-- DATASET EXTRACT follows --
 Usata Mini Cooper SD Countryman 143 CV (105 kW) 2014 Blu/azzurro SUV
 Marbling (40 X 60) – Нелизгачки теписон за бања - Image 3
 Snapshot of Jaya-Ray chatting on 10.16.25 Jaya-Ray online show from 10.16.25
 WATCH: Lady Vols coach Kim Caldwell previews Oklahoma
-- DATASET EXTRACT concluded --
-- DATASET EXTRACT follows --
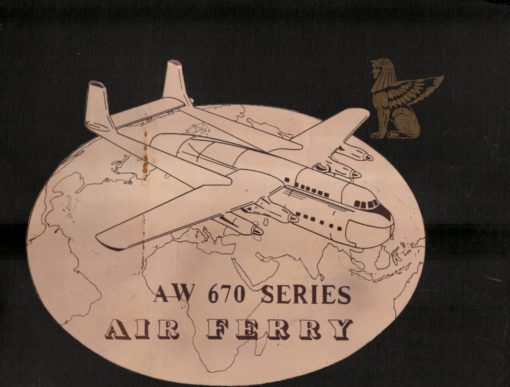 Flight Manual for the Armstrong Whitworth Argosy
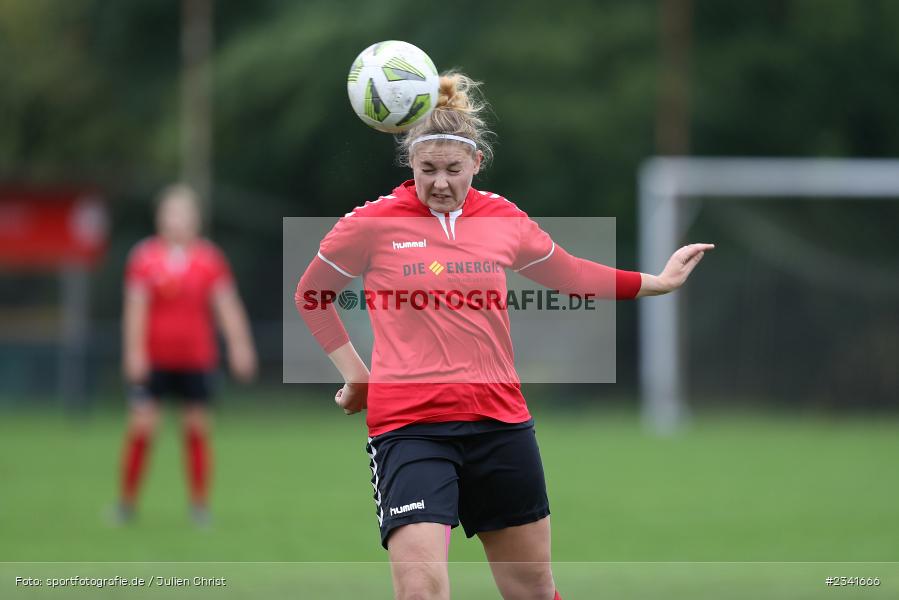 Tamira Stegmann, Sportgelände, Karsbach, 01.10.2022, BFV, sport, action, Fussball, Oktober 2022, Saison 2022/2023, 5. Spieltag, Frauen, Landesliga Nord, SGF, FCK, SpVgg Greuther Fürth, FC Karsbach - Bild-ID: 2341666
-- DATASET EXTRACT concluded --
## EXERCISE GOAL
Retype the lines from the one containing "Usata Mini Cooper" through the one containing "WATCH: Lady Vols", with both of those lines included.

## SOLVED PROBLEM
 Usata Mini Cooper SD Countryman 143 CV (105 kW) 2014 Blu/azzurro SUV
 Marbling (40 X 60) – Нелизгачки теписон за бања - Image 3
 Snapshot of Jaya-Ray chatting on 10.16.25 Jaya-Ray online show from 10.16.25
 WATCH: Lady Vols coach Kim Caldwell previews Oklahoma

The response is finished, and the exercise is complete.